Interesting. There is a particular art to fostering a culture of discussion, but I'm not sure I'd go as far as saying that the signal got drowned out in the noise in most comment threads. And some threads are more enlightening and entertaining than the article above them. Depends on the comment thread.
Visibility is low for actual replies on Tumblr. It doesn't properly facilitate discussion. I can quickly discern that there are 4k+ notes on a post, but I have no indication of how many are reblogs vs licks, let alone reblogs with actual responses.
They aren't blank, they're forwarded to your followers. The design results in chasing links of reblogs from posts and following the people who reblogged to establish followed/follower networks that share values and talk a common language. This is why tumblr is famous for having intense politics.
I consider the combination of "reblog" and "follow" to be a major design win.
>They aren't blank, they're forwarded to your followers.
I meant that there's no easy way to determine which reblogs have actual responses and which are just raw reblogs. The concept of a reblog is great, but the execution isn't.
For all the talk about the design and user behaviors.
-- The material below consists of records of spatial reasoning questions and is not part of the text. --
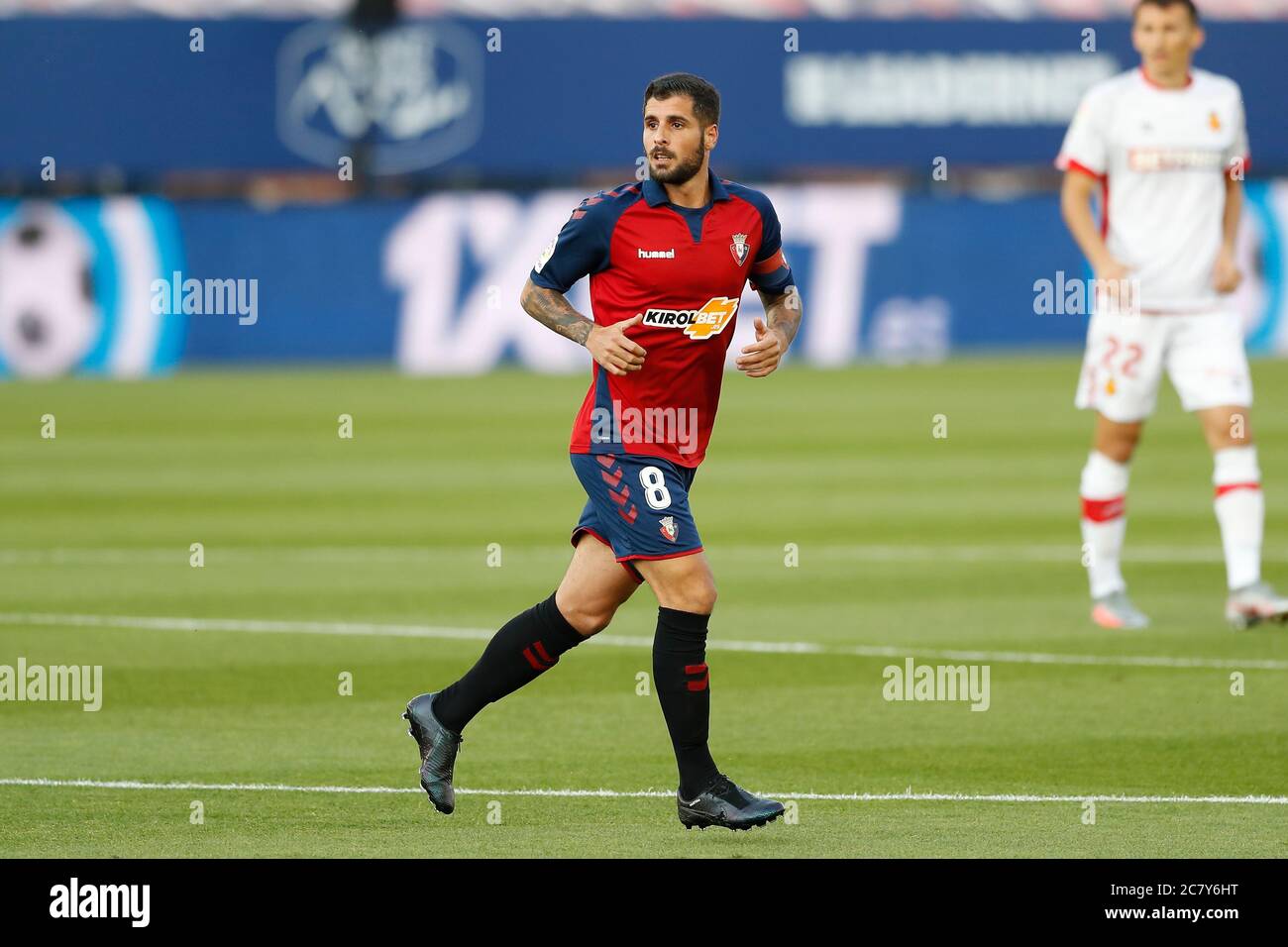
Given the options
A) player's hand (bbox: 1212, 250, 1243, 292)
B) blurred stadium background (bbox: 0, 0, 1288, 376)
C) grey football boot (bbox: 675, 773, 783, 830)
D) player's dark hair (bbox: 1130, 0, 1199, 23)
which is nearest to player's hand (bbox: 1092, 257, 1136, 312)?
player's hand (bbox: 1212, 250, 1243, 292)

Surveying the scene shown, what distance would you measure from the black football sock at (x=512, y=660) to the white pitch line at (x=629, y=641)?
321 cm

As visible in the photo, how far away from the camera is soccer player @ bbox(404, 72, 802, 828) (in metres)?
6.71

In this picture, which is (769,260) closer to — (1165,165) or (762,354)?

The author uses some kind of pseudo-highlighting to indicate links. I would not of figured that out if the highlighting pattern didn't match that Wikipedia style so often used.
The "comments are noise" attitude presumes most comments have nothing valuable to add (which may be true to various degrees, depending on your readership). But this is a judgment coming from the author's perspective. The comments may be noise to him or her, but might be very valuable to other readers. Even if they seem to discuss tangential minutiae.
I agree with Joel. Before blogs emerged, there were plenty of websites where people opined on various things without feedback from the readers. The expectation that most people have when they go to a blog is that there will be some level of interaction with the author and other readers.